### TASK STATEMENT
Count the lines in the records below that contain the string "suit", and give only the number.

>> begin EXERCISE MATERIAL

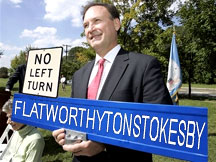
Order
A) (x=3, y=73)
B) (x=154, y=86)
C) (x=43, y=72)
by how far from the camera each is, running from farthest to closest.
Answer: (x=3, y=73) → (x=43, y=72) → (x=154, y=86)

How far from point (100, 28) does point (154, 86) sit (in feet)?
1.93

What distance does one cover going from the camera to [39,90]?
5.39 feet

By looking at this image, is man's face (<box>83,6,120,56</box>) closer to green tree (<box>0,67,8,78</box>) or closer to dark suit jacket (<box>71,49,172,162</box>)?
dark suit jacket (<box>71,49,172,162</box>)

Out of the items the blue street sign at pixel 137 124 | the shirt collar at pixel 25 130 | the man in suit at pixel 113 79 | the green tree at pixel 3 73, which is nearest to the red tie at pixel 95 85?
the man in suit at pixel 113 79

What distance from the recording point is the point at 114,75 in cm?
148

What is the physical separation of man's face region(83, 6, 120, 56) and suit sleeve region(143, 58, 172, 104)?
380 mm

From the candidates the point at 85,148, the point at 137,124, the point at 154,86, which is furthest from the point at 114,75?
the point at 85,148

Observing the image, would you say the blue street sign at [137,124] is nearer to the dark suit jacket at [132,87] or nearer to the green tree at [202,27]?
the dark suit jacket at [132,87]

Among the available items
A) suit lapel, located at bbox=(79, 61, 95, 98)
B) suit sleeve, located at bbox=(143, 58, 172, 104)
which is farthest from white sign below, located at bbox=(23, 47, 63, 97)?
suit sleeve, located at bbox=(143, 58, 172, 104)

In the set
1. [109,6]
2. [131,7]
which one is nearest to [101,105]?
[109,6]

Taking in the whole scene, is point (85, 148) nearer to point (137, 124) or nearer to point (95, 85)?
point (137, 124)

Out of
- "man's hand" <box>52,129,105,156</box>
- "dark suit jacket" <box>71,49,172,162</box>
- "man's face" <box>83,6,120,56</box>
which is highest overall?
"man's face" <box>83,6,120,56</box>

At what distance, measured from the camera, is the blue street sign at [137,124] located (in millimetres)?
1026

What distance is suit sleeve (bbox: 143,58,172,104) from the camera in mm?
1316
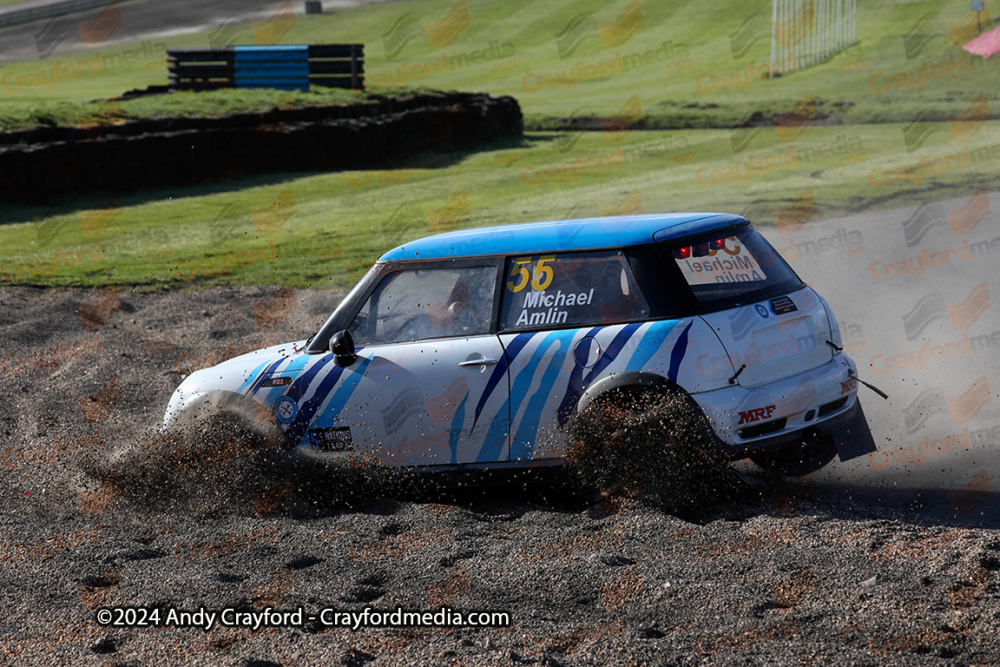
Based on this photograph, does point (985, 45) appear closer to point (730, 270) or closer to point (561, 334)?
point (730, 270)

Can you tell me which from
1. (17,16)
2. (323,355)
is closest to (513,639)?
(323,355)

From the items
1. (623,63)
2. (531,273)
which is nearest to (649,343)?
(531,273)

>> end EXERCISE MATERIAL
>> begin EXERCISE MATERIAL

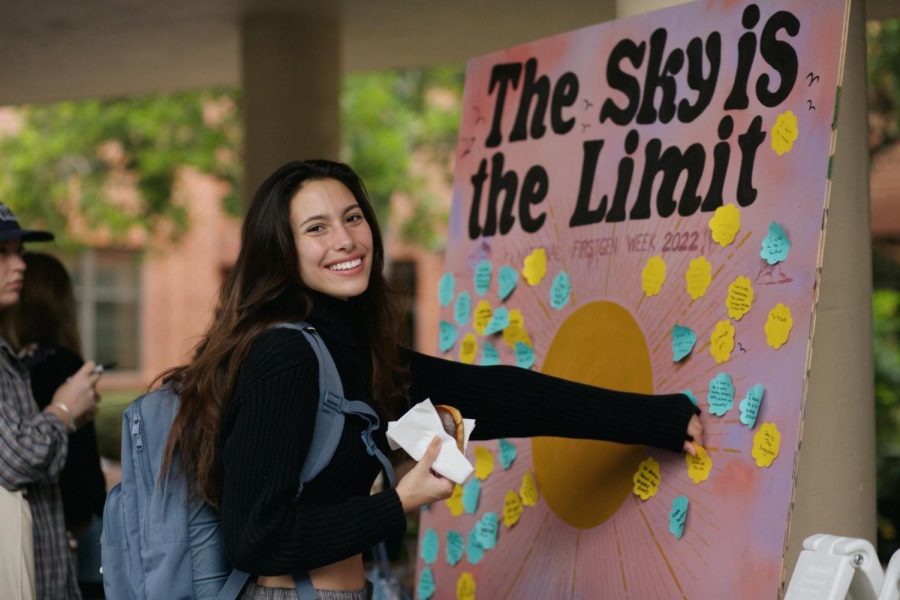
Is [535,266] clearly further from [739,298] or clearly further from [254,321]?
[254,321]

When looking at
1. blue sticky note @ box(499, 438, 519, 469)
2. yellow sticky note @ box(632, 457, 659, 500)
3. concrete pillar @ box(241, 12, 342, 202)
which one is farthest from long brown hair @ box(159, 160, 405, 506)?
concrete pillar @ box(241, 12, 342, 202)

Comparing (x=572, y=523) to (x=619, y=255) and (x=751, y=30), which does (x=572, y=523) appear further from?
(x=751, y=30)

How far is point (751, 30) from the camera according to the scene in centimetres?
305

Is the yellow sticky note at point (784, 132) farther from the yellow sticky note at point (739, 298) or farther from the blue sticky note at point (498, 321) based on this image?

>> end EXERCISE MATERIAL
>> begin EXERCISE MATERIAL

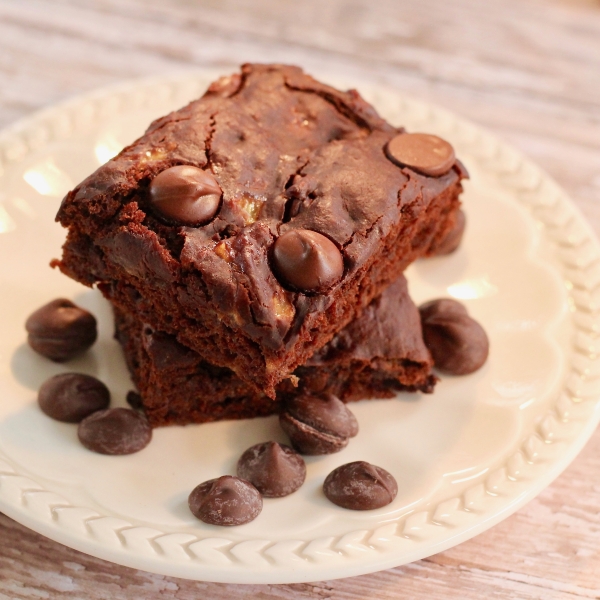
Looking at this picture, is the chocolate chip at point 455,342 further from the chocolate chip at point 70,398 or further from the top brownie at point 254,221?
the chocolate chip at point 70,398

>> end EXERCISE MATERIAL

### SOLUTION TO THIS TASK
12